Here is just one more.

“If all mankind minus one, were of one opinion, and only one person were of the contrary opinion, mankind would be no more justified in silencing that one person, than he, if he had the power, would be justified in silencing mankind.” This powerful expression of free speech was uttered by John Stuart Mill, the nineteenth century English philosopher.

All of this wisdom flies in the face of what is occurring in our nation, on our college campuses, and in social media and broadcast media. The hard battle lines of intolerance have been drawn, prisoners taken, and survivors virtually drawn and quartered. It is not a pretty sight.

Here is an allegory.

Imagine a beautiful ballerina who has been striving for many years to master her art. Since a young child she has performed in recitals and, though none were perfect, showed continuing improvement.
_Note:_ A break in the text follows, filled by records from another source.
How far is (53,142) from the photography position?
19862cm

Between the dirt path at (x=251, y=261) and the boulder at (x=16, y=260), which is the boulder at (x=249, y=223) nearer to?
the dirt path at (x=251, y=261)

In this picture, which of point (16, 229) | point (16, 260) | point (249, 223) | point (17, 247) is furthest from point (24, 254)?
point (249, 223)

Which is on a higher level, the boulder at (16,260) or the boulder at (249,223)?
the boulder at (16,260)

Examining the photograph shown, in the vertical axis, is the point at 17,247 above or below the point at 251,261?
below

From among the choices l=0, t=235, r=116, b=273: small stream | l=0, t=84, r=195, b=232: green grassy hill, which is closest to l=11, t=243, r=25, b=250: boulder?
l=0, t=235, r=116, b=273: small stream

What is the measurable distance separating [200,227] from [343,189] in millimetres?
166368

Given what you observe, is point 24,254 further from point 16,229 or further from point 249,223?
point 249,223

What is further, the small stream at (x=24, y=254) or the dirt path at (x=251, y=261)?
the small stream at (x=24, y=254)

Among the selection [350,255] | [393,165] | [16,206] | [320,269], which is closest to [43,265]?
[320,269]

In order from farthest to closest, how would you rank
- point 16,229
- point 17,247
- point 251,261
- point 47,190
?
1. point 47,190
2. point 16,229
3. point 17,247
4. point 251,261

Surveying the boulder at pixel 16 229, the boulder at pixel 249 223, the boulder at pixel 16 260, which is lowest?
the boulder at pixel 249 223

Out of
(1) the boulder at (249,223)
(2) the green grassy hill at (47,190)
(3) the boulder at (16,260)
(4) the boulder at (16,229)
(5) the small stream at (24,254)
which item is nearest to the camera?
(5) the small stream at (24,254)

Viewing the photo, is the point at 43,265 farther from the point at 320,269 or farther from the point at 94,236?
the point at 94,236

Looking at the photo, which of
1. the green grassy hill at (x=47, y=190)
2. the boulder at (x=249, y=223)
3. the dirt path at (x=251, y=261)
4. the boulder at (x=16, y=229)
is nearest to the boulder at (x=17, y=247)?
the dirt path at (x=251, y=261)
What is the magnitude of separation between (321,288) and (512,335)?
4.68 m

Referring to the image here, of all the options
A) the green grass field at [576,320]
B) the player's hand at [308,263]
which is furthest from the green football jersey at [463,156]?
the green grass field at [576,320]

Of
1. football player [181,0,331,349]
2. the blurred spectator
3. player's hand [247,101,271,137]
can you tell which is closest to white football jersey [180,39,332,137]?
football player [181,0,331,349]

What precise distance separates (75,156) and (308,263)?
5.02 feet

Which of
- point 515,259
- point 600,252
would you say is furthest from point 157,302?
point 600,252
Now as an adult she is performing in public venues, showing great art but still striving for flawlessness. Not perfect, but darn well approaching it.

Now consider the span of our own country. Settled originally by Asian immigrants 20,000 years ago, then more recently by Europeans in the early 1600s. The land witnessed wars between settlers, wars between tribes, wars between settlers and tribes, and finally a fair amount of peace. We had developed a constitution, a bill of rights, that envisioned a perfect country, a great white light on the hill. Something to strive for.

We are still striving. We are not perfect. But we have come a long, long, long way on that road.

Those who destroy statues and want to rename buildings are demanding instant perfection. Those who demonize early figures are requiring that our country not only be perfect now, but had also been perfect in every stage of its evolution. Nothing else will satisfy their demands, impossible since the past can’t be altered.

But that is like attacking our aspiring ballerina because her current performances are not perfect. And further, demonizing her because every recital stretching back to second grade was not perfect as well. Every single one.

There seems to be no recognition of and appreciation for progress, of improvement. Of movement toward that shining light over 250 years. 

And that is deeply discouraging.

Enough. It’s time for reasonable people to come together and reason. And the heck with the rest. They are fools.